Task objective —
Copy out the passage on turning brake rotors word for word, starting with "The reason some" and going on through "do this too?".

Selected extract —
When turning rotors, they are placed (one at a time) on a brake lathe which rotates the rotor while a cutting bit shaves off some material on both faces of the rotor. This is also referred to as machining rotors.

The reason some shops recommend turning rotors when doing a brake job is to provide a nice uniform surface for the brake pads. to remove any glazing on the surface of the rotor, and to remove what some people call "hot spots" on the face of the rotor, where excessive heat has changed the properties of the metal. Scuffing with sandpaper or a Scotch pad will remove any glazing and if there truly are "hot spots" on the rotor where it has discolored (usually blue) then turning them is unlikely to remove them so you're better off replacing them anyway and determining what caused the hot spots in the first place, ie., frozen slides on the calipers or letting the pads get down to bare metal.

Reply to
Ray O

I've heard that over or uneven torqueing of the lug nuts will do this too?

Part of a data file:
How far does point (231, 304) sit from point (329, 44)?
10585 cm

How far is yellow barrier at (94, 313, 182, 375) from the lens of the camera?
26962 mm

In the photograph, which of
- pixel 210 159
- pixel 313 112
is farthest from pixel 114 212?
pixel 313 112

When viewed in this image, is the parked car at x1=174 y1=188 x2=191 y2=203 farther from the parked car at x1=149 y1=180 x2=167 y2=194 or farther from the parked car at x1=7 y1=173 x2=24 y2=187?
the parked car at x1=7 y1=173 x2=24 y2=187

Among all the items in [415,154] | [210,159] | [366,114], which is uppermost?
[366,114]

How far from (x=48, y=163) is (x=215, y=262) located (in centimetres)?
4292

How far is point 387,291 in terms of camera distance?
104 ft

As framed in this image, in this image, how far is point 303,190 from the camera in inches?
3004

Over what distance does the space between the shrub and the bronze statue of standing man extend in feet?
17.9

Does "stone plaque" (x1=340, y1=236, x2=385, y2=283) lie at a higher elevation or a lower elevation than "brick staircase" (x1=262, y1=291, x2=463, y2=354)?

Exercise response —
The reason some shops recommend turning rotors when doing a brake job is to provide a nice uniform surface for the brake pads. to remove any glazing on the surface of the rotor, and to remove what some people call "hot spots" on the face of the rotor, where excessive heat has changed the properties of the metal. Scuffing with sandpaper or a Scotch pad will remove any glazing and if there truly are "hot spots" on the rotor where it has discolored (usually blue) then turning them is unlikely to remove them so you're better off replacing them anyway and determining what caused the hot spots in the first place, ie., frozen slides on the calipers or letting the pads get down to bare metal.

Reply to
Ray O

I've heard that over or uneven torqueing of the lug nuts will do this too?